Data excerpts
+++++

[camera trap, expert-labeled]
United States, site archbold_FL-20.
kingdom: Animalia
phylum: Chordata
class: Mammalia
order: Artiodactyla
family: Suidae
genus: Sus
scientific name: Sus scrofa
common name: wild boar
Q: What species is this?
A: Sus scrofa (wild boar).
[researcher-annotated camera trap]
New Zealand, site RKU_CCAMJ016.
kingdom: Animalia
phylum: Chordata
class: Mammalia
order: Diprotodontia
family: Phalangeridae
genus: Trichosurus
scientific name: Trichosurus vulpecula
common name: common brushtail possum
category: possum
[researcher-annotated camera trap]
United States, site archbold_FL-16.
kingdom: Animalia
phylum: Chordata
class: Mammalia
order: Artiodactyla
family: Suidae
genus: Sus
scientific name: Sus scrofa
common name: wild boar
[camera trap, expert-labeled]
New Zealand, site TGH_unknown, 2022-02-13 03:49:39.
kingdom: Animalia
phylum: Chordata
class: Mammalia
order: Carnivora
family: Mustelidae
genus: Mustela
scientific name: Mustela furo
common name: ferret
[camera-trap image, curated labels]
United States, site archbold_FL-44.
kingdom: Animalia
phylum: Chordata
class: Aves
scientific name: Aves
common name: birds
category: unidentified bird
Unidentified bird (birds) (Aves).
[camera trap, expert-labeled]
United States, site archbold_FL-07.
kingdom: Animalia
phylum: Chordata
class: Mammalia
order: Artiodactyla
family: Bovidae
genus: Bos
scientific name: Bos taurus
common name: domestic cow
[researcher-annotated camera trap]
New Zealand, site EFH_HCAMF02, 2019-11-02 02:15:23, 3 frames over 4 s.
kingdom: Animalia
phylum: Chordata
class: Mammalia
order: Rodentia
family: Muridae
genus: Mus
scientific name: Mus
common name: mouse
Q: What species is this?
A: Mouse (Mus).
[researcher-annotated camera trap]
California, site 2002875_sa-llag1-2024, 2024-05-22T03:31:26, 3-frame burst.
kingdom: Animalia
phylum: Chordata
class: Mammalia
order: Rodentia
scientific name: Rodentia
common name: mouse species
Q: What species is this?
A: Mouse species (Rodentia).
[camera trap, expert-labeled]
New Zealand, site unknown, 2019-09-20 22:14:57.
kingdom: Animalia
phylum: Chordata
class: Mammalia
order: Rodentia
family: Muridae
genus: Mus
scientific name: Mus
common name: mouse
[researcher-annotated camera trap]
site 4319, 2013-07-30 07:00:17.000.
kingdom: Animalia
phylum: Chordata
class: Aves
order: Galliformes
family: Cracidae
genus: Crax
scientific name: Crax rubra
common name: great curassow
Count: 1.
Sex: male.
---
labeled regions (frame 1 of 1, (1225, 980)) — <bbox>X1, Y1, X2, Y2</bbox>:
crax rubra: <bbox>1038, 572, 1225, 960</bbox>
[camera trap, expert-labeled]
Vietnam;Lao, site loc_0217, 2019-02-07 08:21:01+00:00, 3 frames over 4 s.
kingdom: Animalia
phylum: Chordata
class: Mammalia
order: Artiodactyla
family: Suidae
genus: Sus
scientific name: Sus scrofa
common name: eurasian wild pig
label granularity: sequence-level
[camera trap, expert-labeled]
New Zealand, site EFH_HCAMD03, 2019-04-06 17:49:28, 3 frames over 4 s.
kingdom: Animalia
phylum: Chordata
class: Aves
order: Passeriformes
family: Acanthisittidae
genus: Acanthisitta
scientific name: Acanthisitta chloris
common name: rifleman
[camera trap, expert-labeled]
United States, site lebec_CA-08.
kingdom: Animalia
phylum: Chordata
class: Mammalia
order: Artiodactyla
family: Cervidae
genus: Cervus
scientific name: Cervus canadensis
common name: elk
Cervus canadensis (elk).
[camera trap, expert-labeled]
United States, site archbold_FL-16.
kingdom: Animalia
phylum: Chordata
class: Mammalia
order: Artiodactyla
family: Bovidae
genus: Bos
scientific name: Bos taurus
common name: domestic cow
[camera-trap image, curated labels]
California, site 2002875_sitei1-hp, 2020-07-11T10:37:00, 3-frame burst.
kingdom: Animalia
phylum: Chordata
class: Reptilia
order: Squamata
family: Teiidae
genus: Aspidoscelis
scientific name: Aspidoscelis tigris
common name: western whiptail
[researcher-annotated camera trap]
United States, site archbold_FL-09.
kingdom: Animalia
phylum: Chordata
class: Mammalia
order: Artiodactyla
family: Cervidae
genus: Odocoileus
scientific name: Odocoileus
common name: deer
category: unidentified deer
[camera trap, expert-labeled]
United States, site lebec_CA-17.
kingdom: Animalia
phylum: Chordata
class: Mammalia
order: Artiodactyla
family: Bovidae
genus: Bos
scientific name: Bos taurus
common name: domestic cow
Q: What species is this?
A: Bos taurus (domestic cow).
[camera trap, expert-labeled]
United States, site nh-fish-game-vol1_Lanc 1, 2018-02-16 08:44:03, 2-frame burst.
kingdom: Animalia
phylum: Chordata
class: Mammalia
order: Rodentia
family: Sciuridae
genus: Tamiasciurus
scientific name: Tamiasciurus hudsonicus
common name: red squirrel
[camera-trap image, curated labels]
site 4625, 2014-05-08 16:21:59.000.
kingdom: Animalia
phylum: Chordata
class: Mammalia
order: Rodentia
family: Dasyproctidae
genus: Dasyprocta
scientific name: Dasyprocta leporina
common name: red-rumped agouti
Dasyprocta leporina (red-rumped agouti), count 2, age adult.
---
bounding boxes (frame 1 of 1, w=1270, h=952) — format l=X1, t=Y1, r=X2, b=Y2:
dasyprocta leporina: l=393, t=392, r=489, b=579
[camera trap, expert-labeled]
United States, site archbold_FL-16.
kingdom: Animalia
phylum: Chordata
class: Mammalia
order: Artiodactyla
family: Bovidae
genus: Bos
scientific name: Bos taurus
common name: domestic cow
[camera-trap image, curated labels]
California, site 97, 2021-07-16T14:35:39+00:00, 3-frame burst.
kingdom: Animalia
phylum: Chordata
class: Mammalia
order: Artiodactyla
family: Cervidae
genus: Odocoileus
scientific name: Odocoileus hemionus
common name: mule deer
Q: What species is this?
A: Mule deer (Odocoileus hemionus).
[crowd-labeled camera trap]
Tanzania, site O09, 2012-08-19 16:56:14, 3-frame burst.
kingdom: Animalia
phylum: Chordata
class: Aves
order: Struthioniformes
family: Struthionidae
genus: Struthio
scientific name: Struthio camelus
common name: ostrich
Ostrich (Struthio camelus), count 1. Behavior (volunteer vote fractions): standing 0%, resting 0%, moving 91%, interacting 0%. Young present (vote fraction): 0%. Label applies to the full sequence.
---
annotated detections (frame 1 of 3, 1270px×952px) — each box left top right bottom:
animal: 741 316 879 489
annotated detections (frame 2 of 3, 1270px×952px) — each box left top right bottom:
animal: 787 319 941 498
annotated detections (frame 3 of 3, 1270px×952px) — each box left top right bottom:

+++++

If a line in the entries holds the string "California", copy it.

California, site 2002875_sa-llag1-2024, 2024-05-22T03:31:26, 3-frame burst.
California, site 2002875_sitei1-hp, 2020-07-11T10:37:00, 3-frame burst.
California, site 97, 2021-07-16T14:35:39+00:00, 3-frame burst.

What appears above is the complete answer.